Но Пит, конечно, не безумен… Просто такая у него прихоть, которая тешит его самого и несколько беспокоит психиатров на определенном этапе его болезни.

Никакого Шелли никогда не было на свете. А он декламировал Шелли.

Они говорят: Китс.

Пожалуйста, он декламировал Китса.

«Господи, да у вас талант! Вам надо писать!»

И все-таки они ввели его в колею. Зримая и осязаемая реальность говорила сама за себя, убеждала вернее всяких слов.

Но он не переставал вспоминать тот мир, который существовал лишь в его воображении. Тот мир оставался для Пита таким же ясным и отчетливым до мельчайшей, прочно запомнившейся подробности, как и этот, реальный мир, в его неоспоримой, осязаемой подлинности.

Они ввели его в колею.

Теперь он понял, какое это ощущение, когда вообразишь себя Наполеоном: будто падаешь в бездонную пропасть.

Не только разумом, но и чувствами Пит принял совершившееся.

Он поверил.

Дома все оказалось не так. Что ж, этого и следовало ожидать.

Пиппи оказался спаниелем. ПРИНЦ БЫЛ КОЛЛИ.

В доме пять комнат. ШЕСТЬ.

Он выкрашен в зеленую краску. В КРАСНОВАТО-КОРИЧНЕВУЮ.
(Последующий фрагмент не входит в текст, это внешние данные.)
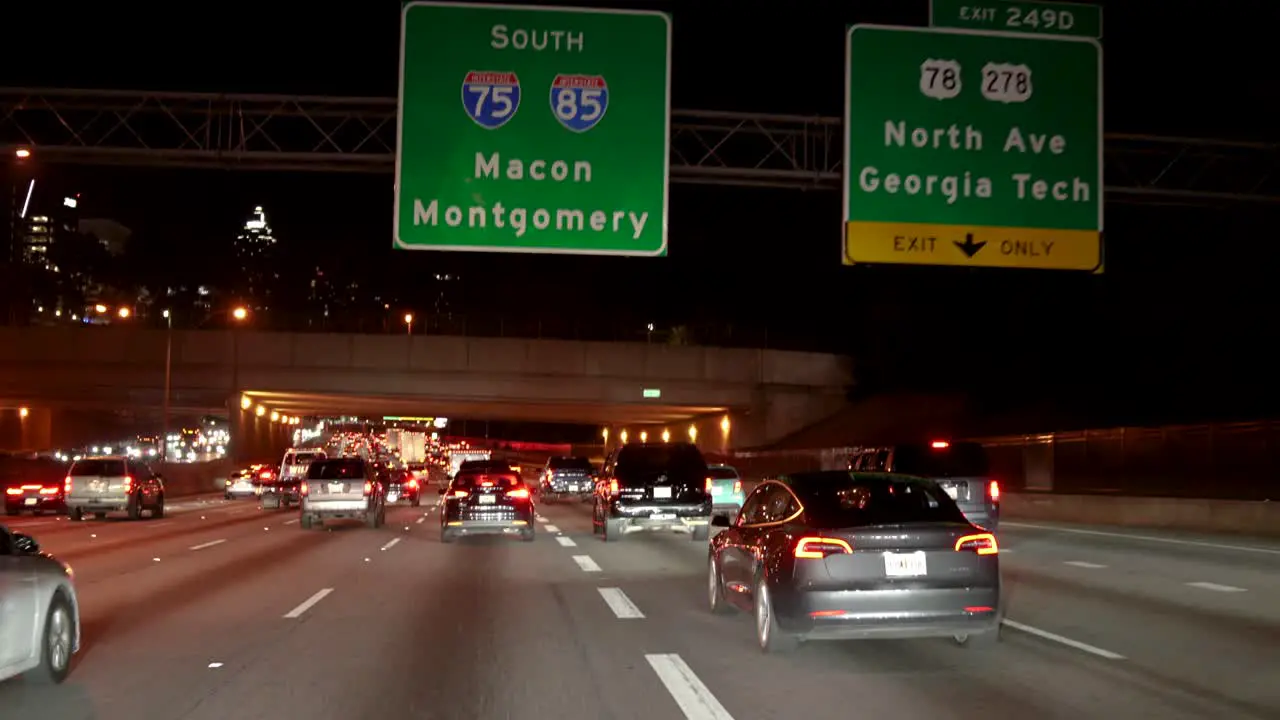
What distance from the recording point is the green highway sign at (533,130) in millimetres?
18156

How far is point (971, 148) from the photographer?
19188 mm

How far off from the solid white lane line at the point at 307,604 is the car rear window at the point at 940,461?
11.4m

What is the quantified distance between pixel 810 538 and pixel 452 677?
3018mm

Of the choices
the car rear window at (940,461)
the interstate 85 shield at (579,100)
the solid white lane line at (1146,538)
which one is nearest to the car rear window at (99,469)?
the interstate 85 shield at (579,100)

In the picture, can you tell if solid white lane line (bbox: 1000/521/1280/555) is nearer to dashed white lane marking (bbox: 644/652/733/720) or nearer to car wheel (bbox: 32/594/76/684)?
dashed white lane marking (bbox: 644/652/733/720)

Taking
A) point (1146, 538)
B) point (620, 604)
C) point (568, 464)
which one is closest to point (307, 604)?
point (620, 604)

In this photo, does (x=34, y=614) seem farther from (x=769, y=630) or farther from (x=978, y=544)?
(x=978, y=544)

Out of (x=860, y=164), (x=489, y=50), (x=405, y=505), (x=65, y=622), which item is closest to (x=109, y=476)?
(x=405, y=505)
За домом разбит цветник. ОГОРОД.

У Пита младшего темные волосы. СВЕТЛЫЕ.

Пит бродил по дому, знакомясь со своей жизнью. Коечто было совсем не так. Другое лишь немногим отличалось от того, что он помнил. А кое-что было в точности такое же или почти такое же, и это его сбивало.
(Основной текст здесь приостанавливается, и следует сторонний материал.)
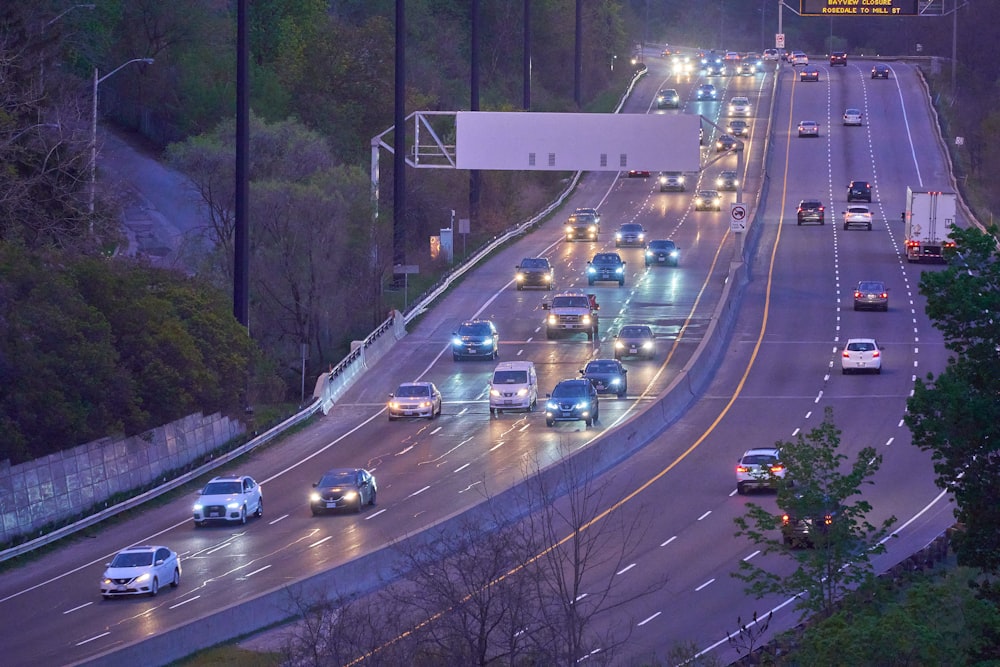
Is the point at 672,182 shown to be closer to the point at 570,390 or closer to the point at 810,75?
the point at 810,75

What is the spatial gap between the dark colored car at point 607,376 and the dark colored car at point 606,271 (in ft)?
61.7

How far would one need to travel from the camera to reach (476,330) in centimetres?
5562

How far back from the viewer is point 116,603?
97.7ft

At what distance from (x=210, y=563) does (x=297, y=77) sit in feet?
229

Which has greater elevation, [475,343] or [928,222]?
[928,222]

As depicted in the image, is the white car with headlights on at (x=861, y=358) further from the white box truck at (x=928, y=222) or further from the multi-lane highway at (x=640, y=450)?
the white box truck at (x=928, y=222)

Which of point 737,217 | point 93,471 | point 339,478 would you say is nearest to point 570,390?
point 339,478

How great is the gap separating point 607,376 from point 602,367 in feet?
1.75

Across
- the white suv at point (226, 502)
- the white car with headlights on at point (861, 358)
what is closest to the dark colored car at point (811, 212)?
the white car with headlights on at point (861, 358)

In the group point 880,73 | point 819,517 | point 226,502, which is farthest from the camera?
point 880,73

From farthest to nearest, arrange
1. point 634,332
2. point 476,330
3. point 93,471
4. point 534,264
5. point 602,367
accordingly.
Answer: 1. point 534,264
2. point 476,330
3. point 634,332
4. point 602,367
5. point 93,471

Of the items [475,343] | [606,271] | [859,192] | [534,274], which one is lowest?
[475,343]

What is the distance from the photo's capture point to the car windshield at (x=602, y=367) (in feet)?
161

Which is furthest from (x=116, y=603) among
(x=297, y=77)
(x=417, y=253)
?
(x=297, y=77)
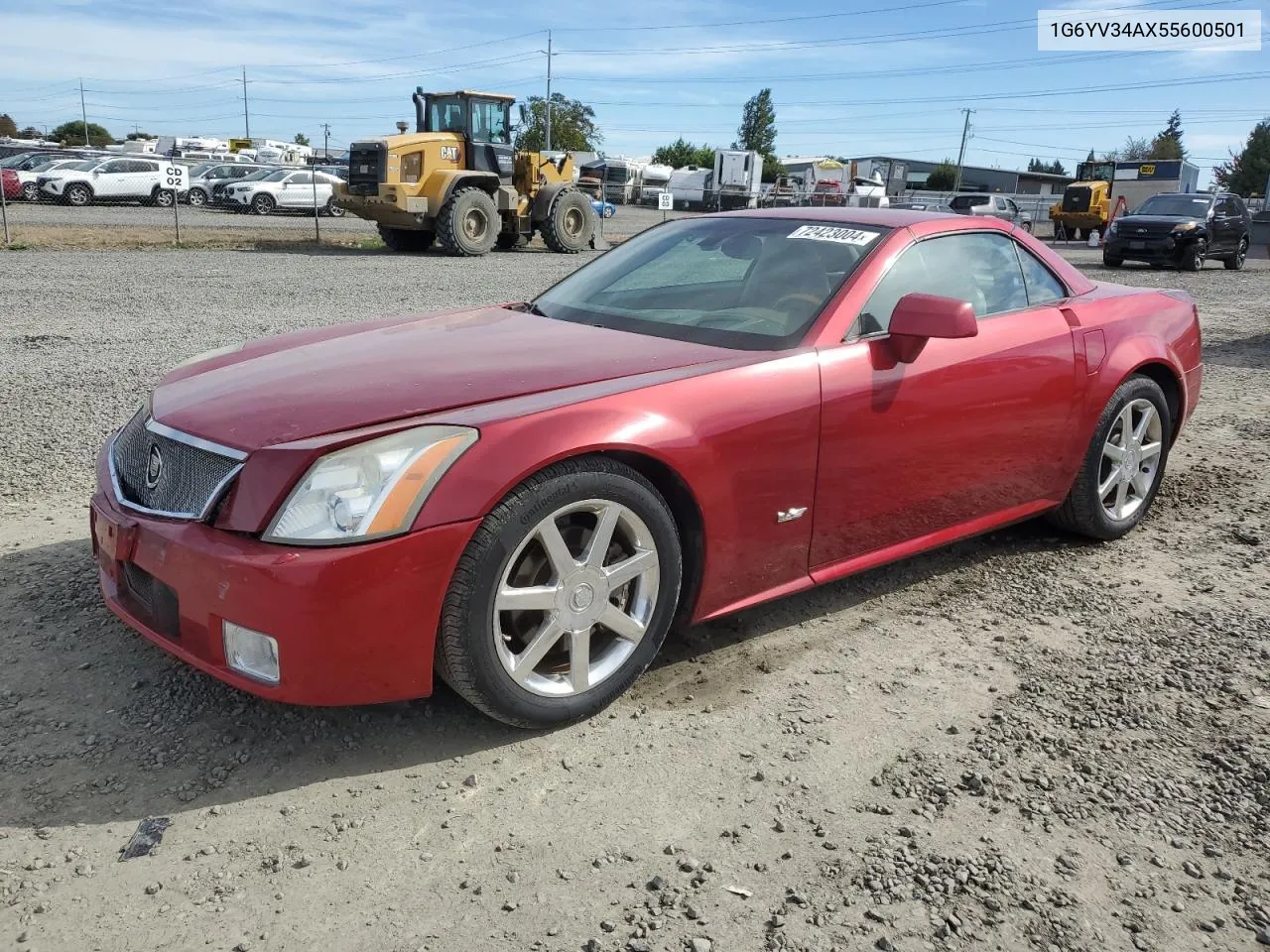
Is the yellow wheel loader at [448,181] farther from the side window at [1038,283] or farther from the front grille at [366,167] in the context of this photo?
the side window at [1038,283]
Библиотека… Пит перебрал свои книги одну за другой и наткнулся на «Историю западной философии» Бертрана Рассела, которую ему надписал автор; Пит попросил его об этом еще в 1945 году, когда Рассел приезжал в Нью-Йорк с циклом лекций.

Пит уселся в кресло с книгой, любовно гладил и ласкал ее. Эта книга была ему так памятна. Потом он ее раскрыл.

Никогда у Пита не было привычки писать на полях свои замечания.

Но, видимо, такая привычка у него была.

Входи в колею.

В тот же вечер пришел Фил Таррант — ФИЛ ТЕРРАНС. Он был лысый. КАШТАНОВЫЕ ВОЛОСЫ.

И Пит увидел, что они вовсе не такие закадычные друзья, как были в его воображаемом мире. Фил упомянул про гольф, в который они играли вместе.

Никогда они в гольф не играли.

Вечером, ложась спать, Пит сказал:

— Как ты думаешь, детка, откуда я выкопал этот мир? Тот, воображаемый. Он такой… настоящий.